◆ PASSAGE PROVIDED:
^^^^

In the majority of cases, the biggest difference between a family business and a non-family business is the importance of legacy. The business, after all, has been created and developed with the intention of eventually being passed down through generations, and the legacy of that business, while it will involve the commercial success created, will go above and beyond purely financial issues.
Legacy encompasses both the ethos and values of the business, often involving issues such as working practices (a commitment to sustainability, for example), philanthropic activity, the role played in the wider community and the reputation the business enjoys.
When the time comes for the founders of a family business to step aside, the way in which the succession is handled can have a huge impact on the preservation of this legacy. In many cases, the business will be passed on to the next generation, but this is not always a viable option.
There may be no family members wishing to take over control of the business, or none with the requisite skill-set, and in circumstances such as these the preservation of a family business can become more problematic.
When There Is No Natural Succession Pathway
For a business which isn’t family owned and has less of a focus on legacy preservation then the route of selling to a third party is clearly the simplest and quickest means of passing the business on, particularly if the current owners wish to walk away from the business entirely.
In simple terms, the owners of a business being sold in these circumstances will seek to secure the best price possible, and though assurances about the future operations of the business may well be sought, once the sale has gone through the new owners will be free to run the business as they wish.
For the owners of a family business keen to see the ethos of the business maintained in the future, this can mean the third-party sale option is fraught with risk. While the creation of documents such as a mission statement and governance structure for the business could help to make it clear exactly what the long term intentions of the current owners are, they will not be binding in any way on new owners, and nor is it possible to place restrictive covenants on the new owners as part of the terms of the sale.
For these reasons, many owners of family businesses who find themselves unable to arrange succession directly to another family member opt, instead of selling the business, to switch to an employee ownership model.
The Benefits Of Employee Ownership
The main advantage of the employee ownership model is that it means the people responsible for taking over the ownership and running of the business will, as a matter of course, be instilled with the culture and ethos of the business and, in many cases, will have worked within the business for a number of years.
Not only will they have an innate understanding of what the legacy of the business is – having helped to put that legacy in place – but they will also be ideally placed to pass their deep-rooted knowledge of the business on to future employees.
Once the decision to opt for employee ownership has been made, the current owners have the freedom to choose a model which reflects the degree to which they wish to step away from the business or, alternatively, a wish for the family and the business to remain associated.
If the owners decide on a minority employee shareholding, for example, then the family in question will still own the majority of the business. This could be a viable option for those families in which the next generation are not ready to step up to fully-fledged ownership.
The employees in this arrangement will either buy shares on an individual basis or have them purchased by an employee trust which then holds the shares on behalf of multiple employees.
As well as enabling the family to retain a degree of control over the business – and therefore the business legacy – this model will free up capital from within the business, and empower the workforce to feel they have a tangible stake in the future prosperity of the business.
Other owners settle on retaining a minority shareholding in the business, with the rest of the shares being sold to employees. As above this could take the form of individual share purchases or the creation of an employee trust or, in many cases, a combination of the two.

^^^^

◆ DATA RECORDS:
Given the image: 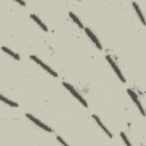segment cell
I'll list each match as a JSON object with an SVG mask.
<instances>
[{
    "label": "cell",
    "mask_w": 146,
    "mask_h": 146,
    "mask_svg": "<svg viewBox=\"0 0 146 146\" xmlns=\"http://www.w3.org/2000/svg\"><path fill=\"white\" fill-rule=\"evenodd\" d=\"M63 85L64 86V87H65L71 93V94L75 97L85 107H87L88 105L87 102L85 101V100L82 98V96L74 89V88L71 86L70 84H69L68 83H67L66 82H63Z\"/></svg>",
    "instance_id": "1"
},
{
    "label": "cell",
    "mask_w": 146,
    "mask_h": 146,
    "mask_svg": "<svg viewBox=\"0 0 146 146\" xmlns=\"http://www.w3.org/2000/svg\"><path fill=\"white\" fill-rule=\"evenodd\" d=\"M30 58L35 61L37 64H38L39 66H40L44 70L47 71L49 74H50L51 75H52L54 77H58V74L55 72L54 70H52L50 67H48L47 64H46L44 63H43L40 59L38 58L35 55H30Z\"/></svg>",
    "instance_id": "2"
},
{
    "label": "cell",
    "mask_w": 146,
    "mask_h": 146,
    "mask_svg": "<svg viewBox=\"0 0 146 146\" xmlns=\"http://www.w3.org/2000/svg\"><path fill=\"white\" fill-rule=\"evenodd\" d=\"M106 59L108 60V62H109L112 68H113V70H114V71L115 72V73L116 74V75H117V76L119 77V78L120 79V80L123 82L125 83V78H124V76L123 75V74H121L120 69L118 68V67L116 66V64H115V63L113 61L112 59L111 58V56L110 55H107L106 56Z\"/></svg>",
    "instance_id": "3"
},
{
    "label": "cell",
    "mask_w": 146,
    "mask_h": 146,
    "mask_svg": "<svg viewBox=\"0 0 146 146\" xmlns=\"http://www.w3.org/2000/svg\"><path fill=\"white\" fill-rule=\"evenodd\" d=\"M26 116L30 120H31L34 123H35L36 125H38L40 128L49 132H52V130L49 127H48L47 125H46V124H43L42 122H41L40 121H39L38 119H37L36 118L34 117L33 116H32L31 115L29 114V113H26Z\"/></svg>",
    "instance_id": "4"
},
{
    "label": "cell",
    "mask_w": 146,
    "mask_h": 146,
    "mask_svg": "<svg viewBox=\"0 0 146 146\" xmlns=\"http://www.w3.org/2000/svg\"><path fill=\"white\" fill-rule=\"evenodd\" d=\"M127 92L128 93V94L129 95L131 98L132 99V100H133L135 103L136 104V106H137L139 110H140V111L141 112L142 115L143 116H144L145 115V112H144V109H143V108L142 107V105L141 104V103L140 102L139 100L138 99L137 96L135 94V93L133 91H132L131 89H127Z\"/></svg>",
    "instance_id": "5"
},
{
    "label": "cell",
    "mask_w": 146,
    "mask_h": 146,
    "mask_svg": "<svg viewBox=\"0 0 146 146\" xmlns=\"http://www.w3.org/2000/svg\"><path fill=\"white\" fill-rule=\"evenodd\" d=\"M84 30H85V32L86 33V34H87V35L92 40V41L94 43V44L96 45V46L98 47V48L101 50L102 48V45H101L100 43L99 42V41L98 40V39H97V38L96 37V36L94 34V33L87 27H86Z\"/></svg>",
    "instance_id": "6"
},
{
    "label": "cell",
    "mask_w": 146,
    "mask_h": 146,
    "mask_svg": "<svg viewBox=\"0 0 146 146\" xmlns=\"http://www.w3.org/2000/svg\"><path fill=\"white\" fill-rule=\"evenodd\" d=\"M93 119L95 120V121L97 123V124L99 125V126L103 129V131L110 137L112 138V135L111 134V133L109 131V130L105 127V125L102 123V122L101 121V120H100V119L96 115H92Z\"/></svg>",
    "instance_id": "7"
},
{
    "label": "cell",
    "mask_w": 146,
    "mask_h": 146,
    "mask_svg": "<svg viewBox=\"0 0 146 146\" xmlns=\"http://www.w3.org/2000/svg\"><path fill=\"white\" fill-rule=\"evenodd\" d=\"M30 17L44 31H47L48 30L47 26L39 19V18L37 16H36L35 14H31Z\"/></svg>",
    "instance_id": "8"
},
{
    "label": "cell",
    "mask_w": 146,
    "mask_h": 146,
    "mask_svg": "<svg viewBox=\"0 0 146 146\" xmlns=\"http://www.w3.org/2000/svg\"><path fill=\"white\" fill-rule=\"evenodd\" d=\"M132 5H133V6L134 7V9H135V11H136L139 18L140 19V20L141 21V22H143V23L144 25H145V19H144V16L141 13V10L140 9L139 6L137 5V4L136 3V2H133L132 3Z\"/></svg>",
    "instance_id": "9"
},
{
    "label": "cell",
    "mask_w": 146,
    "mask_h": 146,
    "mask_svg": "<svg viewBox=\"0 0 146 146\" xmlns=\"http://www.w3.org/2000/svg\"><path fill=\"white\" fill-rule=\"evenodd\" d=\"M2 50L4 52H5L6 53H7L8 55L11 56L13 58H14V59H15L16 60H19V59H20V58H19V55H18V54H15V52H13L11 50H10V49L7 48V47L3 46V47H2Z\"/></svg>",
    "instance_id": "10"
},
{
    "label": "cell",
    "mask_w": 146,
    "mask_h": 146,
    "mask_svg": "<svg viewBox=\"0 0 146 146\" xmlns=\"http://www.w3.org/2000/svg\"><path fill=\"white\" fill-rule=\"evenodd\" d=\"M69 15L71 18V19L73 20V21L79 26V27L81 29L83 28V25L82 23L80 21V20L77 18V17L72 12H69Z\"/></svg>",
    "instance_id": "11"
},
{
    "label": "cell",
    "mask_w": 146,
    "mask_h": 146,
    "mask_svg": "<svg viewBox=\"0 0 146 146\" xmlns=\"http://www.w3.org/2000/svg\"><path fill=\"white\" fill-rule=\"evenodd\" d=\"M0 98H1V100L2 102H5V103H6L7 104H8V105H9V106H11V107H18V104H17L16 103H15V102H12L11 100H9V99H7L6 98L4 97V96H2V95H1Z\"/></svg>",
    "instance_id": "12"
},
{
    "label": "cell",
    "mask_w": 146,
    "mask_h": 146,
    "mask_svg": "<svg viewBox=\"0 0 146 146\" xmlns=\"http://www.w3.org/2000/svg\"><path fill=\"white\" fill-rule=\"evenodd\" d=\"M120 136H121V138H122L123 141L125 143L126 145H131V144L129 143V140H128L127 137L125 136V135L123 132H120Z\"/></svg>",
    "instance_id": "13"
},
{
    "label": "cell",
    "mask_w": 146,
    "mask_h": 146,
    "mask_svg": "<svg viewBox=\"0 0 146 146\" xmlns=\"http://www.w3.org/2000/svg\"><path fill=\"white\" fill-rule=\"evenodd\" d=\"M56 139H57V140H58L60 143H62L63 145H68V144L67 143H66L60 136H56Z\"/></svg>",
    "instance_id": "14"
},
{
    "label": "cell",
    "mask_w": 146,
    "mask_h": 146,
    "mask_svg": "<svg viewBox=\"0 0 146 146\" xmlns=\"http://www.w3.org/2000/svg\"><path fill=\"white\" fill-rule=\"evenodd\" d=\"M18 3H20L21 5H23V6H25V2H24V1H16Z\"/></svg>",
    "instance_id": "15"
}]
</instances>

^^^^

◆ COMPLETE THE FOLLOWING:
a) In the passage on family business succession, condense the paragraph beginning "For the owners of a family business keen to see the ethos" into a shorter version that keeps its main facts.
b) Carry the passage on family business succession forward from its final sentence.
None of the data is needed for this work.

◆ SOLVED PROBLEMS:
a) Owners of a family business who want its ethos preserved face real risk in a third-party sale. A mission statement and governance structure can spell out their long-term intentions, but these do not bind new owners, and restrictive covenants cannot be placed on buyers as a condition of sale.

b)
Families opting for this model feel they still have a stake in the business moving forward at the same time as accessing much more of the capital held within the business. There are also a couple of tax advantages to this particular employee ownership model:
Owners who transfer ownership of more than 50% of their shares to an employee trust will generally not have to pay capital gains tax (CGT) on the sale
The employees taking ownership of the shares will be entitled to a tax free annual bonus which, currently, could be as much as £3,600
There is also the option of full employee ownership for those families who wish to take the maximum amount of money from the business whilst handing over the direct, hands-on role in running it.
The employee share ownership structures will be as outlined in the previous examples, and families who wish to continue to have an influence over the direction of the business, and therefore preserve the legacy, can ensure that this is the case in a number of ways.
The simplest means of doing so is for members of the family to continue working within the business, or to take on the role of governing an employee trust, if one has been created. Further certainty can be created by ensuring that the constitution of the employee trust – the document setting out how the trust will operate – contains stipulations such as family trustees being able to veto decisions which they feel would negatively impact the legacy of the business.
Decisions in this category might include things such as sale to an independent third party, a fundamental change in working practices or a relocation.
Employee Ownership Trusts (EOT)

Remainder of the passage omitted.